We all have various feelings and past experiences with nakedness from our own childhoods. This can influence how we feel about it as adults with children of our own. This topic is a good one for parents to talk about early in their parenting. Every home will look a bit different.
There isn’t one “right” age or time frame that works for “every” family.
Keep in mind that children are naturally curious. They will look at bodies out of that normal curiosity and it will prompt questions. Bare bodies are not damaging for children to see. Additionally, it’s important to remember that adults sexualize nudity long before a child does.
Young children don’t see through erotic glasses like adults do.

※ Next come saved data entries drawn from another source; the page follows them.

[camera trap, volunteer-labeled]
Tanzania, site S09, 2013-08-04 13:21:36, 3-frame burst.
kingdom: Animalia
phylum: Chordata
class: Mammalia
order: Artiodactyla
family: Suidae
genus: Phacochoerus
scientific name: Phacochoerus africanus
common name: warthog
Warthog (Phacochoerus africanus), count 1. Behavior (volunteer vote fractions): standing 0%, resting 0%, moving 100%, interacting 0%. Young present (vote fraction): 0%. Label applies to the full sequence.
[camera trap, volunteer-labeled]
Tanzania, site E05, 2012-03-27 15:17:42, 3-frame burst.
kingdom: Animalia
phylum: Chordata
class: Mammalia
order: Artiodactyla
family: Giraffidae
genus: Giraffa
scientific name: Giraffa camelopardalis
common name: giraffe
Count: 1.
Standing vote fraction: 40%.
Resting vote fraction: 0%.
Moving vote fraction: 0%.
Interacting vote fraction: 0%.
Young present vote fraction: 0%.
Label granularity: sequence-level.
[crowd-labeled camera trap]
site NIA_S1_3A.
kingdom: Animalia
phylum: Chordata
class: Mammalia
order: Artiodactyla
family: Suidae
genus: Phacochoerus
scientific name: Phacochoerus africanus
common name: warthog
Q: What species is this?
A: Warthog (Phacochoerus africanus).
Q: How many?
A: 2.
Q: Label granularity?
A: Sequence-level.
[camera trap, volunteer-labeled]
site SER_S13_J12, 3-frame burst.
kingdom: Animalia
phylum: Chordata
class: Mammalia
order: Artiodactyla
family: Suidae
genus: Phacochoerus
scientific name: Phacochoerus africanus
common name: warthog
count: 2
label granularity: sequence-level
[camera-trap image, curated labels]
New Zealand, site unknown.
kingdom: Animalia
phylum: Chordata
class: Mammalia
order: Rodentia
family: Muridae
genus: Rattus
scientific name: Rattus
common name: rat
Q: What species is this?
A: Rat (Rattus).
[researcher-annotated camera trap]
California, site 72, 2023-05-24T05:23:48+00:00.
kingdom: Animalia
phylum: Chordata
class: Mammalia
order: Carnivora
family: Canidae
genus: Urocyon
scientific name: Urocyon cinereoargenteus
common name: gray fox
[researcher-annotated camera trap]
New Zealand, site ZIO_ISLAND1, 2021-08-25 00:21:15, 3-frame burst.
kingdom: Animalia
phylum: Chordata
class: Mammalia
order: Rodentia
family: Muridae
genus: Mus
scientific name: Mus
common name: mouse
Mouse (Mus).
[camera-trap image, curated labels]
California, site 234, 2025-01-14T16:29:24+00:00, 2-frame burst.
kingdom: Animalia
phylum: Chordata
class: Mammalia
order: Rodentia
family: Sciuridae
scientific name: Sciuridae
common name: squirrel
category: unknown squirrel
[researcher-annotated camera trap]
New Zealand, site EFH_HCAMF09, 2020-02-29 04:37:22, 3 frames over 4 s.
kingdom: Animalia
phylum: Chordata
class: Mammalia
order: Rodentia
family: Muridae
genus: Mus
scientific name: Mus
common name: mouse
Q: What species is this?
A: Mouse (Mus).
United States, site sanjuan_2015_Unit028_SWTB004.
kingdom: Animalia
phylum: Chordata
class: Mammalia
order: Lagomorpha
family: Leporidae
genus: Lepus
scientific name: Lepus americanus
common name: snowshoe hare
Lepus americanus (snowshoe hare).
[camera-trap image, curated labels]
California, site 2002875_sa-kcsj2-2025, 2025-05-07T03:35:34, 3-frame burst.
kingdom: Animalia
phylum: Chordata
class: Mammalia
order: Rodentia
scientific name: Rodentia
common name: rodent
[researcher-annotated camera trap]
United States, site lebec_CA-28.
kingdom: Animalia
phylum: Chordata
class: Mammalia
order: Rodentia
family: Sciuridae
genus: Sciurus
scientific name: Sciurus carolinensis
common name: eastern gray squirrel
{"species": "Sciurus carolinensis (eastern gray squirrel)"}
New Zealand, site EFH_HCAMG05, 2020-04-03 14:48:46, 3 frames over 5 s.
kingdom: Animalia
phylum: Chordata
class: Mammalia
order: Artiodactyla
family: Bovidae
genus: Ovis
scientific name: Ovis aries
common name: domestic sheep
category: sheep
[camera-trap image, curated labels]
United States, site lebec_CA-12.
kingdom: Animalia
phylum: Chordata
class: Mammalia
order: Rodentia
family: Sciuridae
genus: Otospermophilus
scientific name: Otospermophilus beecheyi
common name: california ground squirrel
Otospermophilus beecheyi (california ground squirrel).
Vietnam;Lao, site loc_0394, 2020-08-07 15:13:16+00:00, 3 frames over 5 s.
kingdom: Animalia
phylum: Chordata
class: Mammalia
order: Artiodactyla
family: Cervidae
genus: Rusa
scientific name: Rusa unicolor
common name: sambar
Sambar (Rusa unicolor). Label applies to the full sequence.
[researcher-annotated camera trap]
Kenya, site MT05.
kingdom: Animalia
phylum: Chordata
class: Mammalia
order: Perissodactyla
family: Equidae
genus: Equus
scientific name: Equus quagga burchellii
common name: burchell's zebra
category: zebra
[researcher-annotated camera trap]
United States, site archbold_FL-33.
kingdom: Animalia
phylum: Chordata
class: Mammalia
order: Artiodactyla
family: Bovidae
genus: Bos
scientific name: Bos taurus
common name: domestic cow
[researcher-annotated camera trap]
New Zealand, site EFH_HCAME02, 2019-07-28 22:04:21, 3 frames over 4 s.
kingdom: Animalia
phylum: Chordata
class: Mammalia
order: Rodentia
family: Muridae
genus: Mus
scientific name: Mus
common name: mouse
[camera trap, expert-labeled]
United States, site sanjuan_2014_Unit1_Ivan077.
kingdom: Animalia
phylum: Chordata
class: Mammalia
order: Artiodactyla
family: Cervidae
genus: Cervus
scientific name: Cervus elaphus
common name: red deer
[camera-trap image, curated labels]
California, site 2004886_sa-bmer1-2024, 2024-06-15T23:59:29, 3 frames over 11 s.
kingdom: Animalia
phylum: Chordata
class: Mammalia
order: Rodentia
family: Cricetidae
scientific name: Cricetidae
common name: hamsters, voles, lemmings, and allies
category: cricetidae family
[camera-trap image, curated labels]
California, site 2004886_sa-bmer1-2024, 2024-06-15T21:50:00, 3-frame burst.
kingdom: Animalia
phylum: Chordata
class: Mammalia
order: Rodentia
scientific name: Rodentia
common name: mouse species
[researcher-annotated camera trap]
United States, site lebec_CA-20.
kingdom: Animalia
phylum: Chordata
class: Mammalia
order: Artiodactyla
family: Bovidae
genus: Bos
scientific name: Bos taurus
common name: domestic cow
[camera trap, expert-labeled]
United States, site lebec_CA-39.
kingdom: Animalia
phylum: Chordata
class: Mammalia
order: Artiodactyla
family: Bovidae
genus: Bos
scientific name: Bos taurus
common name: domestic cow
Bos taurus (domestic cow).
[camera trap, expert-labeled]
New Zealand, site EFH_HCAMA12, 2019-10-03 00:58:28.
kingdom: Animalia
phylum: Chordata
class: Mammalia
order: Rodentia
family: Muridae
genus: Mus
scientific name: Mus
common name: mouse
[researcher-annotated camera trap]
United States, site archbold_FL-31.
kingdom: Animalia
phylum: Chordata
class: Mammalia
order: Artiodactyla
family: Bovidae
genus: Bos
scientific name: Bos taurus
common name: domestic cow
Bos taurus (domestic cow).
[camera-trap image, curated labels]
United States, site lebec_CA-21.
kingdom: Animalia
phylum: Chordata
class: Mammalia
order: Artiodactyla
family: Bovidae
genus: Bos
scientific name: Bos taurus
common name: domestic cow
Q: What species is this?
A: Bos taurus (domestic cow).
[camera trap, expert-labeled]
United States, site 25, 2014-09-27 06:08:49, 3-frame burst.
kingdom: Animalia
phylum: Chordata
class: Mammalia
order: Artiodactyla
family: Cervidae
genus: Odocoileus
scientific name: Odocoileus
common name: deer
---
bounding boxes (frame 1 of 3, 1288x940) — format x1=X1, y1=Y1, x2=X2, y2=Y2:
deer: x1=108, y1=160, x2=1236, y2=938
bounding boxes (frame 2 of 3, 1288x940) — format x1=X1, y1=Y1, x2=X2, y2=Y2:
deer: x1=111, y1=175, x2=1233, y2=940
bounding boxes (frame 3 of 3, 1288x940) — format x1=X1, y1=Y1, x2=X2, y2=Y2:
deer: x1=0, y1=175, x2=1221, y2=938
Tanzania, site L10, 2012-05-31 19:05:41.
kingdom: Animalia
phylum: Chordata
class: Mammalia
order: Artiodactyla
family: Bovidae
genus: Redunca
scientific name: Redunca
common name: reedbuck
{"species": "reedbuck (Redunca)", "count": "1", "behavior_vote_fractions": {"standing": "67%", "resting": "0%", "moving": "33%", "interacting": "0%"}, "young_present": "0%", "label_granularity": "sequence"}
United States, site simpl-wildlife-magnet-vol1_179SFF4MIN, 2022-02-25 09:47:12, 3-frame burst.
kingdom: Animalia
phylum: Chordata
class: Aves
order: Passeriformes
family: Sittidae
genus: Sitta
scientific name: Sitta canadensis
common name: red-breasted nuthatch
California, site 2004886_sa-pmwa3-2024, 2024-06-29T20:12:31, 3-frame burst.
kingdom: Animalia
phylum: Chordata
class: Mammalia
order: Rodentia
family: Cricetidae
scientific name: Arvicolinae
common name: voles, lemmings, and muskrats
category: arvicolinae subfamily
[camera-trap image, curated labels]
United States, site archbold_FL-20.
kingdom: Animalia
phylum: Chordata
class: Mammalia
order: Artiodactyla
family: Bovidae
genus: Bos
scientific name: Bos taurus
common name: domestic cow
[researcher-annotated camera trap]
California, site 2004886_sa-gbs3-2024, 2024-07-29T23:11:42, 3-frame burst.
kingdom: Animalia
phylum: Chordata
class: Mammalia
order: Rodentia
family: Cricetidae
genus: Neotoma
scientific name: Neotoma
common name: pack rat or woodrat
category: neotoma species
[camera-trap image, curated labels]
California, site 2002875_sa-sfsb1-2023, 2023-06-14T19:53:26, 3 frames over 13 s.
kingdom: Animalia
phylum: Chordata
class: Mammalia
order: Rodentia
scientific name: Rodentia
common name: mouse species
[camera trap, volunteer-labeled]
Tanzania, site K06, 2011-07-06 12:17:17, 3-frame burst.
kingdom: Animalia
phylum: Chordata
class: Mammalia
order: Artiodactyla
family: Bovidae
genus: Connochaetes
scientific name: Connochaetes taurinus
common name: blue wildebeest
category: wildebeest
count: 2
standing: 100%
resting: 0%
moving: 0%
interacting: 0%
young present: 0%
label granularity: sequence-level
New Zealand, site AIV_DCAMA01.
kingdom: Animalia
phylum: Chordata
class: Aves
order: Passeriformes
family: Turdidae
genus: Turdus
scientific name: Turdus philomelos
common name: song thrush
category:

Pay attention to your child and their verbal and non-verbal cues. Are their words or actions communicating discomfort with your nudity? For example, do they walk in on you getting out of the shower and turn their back or avert their eyes? Do they stop walking into the bathroom with you like they used to?
Initiate a simple conversation with your child. Next time you are walking around the block together or riding in the car, pose questions such as: “Are you comfortable seeing me when I don’t have my clothes on?” or “How do you feel about seeing mommy/daddy naked.”
Thinking through the questions below and discussing them with your partner will assist you in understanding each of your comfort levels with nakedness and bodies. These questions may help you open a conversation about how you will navigate nakedness in your home.
1. Am I comfortable with my child seeing my naked body?
2. Am I comfortable with my child seeing my partner's body?
3. When my child comes upon me naked, how ‘do’ I respond/react? How would I ‘like to’ respond/react?